Não é difícil entender certa dubiedade do
governo, nem por que o juiz se sente um cavaleiro solitário nesta cruzada,
apesar de, no Congresso, muita gente estar convicta de que ele age em
dobradinha com Lula. Há vários ministros parlamentares e, portanto, autores de
emendas. Recorde-se: em dezembro de 2022, dias antes da posse do presidente
Lula, o time petista selou um acordo no Congresso para aprovar a “PEC da
Transição”, que daria alguns bilhões de fôlego financeiro ao novo governo para
gastos sociais. A proposta foi aprovada dois dias depois de o STF julgar que o
“orçamento secreto” deveria morrer. Aquele acordo no Congresso foi uma espécie
de “pecado original” da gestão Lula 3, na visão de um petista do Senado. O
preço político foi o aumento de 1,2% para 2% do bolo da receita federal
destinado a emendas individuais. Cerca de 10 bilhões de reais “mortos”
pelo julgamento do STF sobre o orçamento secreto foram ressuscitados nas
negociações da PEC da Transição.
Além disso, o avanço de investigações da PF
sobre desvios de emendas começa a atingir petistas. O líder do governo na
Câmara, José Guimarães, do Ceará, tornou-se alvo de um inquérito aberto
recentemente, por ordem de Mendes. Um prefeito petista da cidade baiana de
Ibipitanga foi preso em junho em outra frente de apuração, numa operação
autorizada por Nunes Marques. De qualquer forma, quem primeiro deve prestar
contas à Justiça por falcatruas com emendas é o PL de Jair Bolsonaro. Josimar
do Maranhãozinho e Pastor Gil, ambos eleitos pelo Maranhão de Dino, e Bosco
Costa, de Sergipe, são réus desde abril. Em agosto, serão realizados sete dias
de depoimentos na ação penal, aos cuidados de Cristiano Zanin, o que significa
que o processo está na fase final.
Também está nos estertores a chamada
instrução processual levada adiante por Dino nas ações contra as emendas
parlamentares. No momento em que o juiz liberar o caso para um veredicto,
caberá ao presidente do Supremo decidir quando, e se, pautar o julgamento.

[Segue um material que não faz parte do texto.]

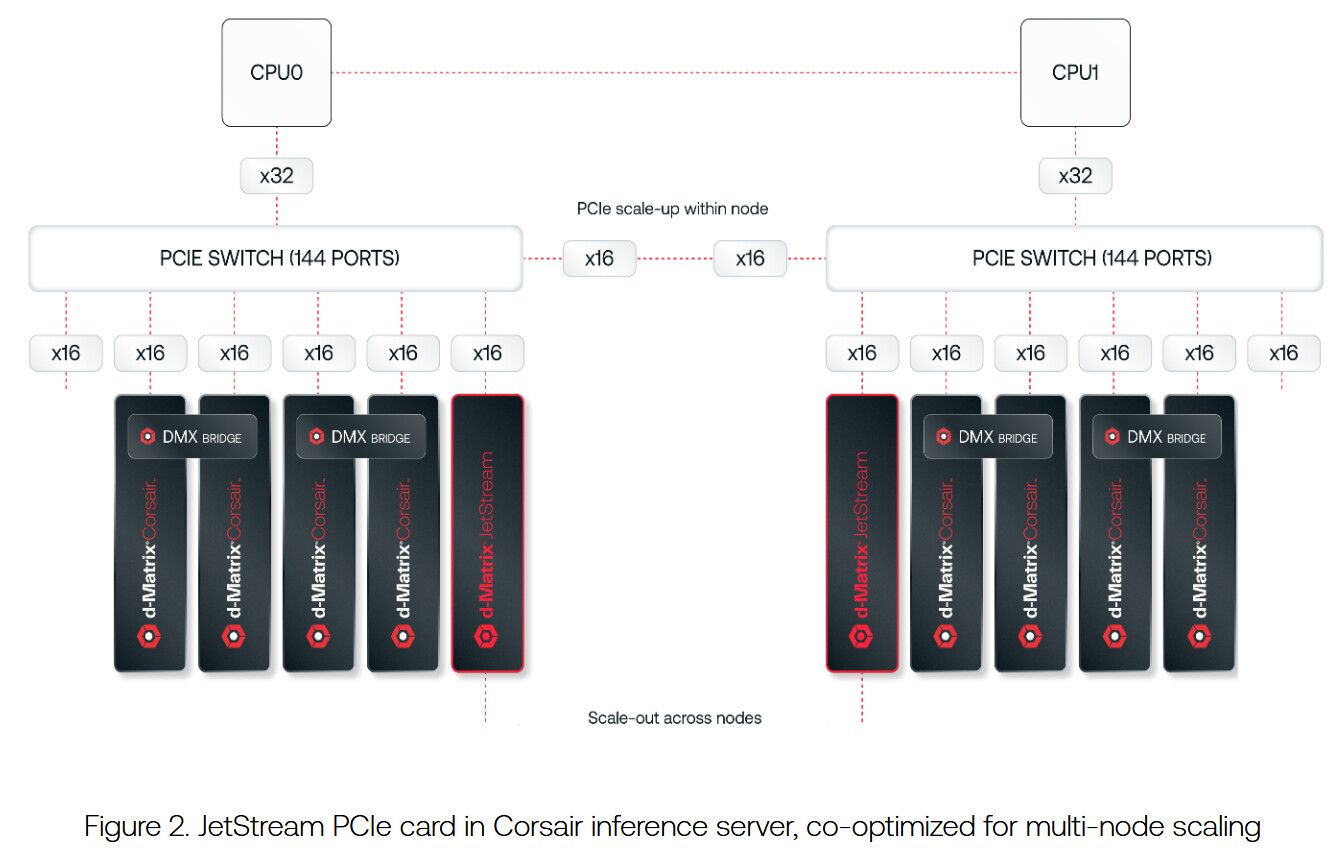 CPU0

CPU1

x32

x32

PCIe scale-up within node

PCIE SWITCH (144 PORTS)

x16

x16

PCIE SWITCH (144 PORTS)

x16 x16 x16 x16 x16 x16

x16 x16 x16 x16 x16 x16

DMX BRIDGE

DMX BRIDGE

DMX BRIDGE

DMX BRIDGE

d-Matrix Corsair.

d-Matrix Corsair.

d-Matrix Corsair.

d-Matrix Corsair.

d-Matrix JetStream

d-Matrix JetStream

d-Matrix Corsair.

d-Matrix Corsair.

d-Matrix Corsair.

d-Matrix Corsair.

Scale-out across nodes

Figure 2. JetStream PCIe card in Corsair inference server, co-optimized for multi-node scaling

Tarefa que caberá, provavelmente, a Edson Fachin, próximo presidente do STF, a
partir de setembro. Fachin participou do encerramento da audiência pública de
27 de junho como representante de Barroso, que estava fora de Brasília. E
comentou sobre as ações: “Um dos temas mais relevantes para o sentido da
República e do Estado Democrático de Direito”.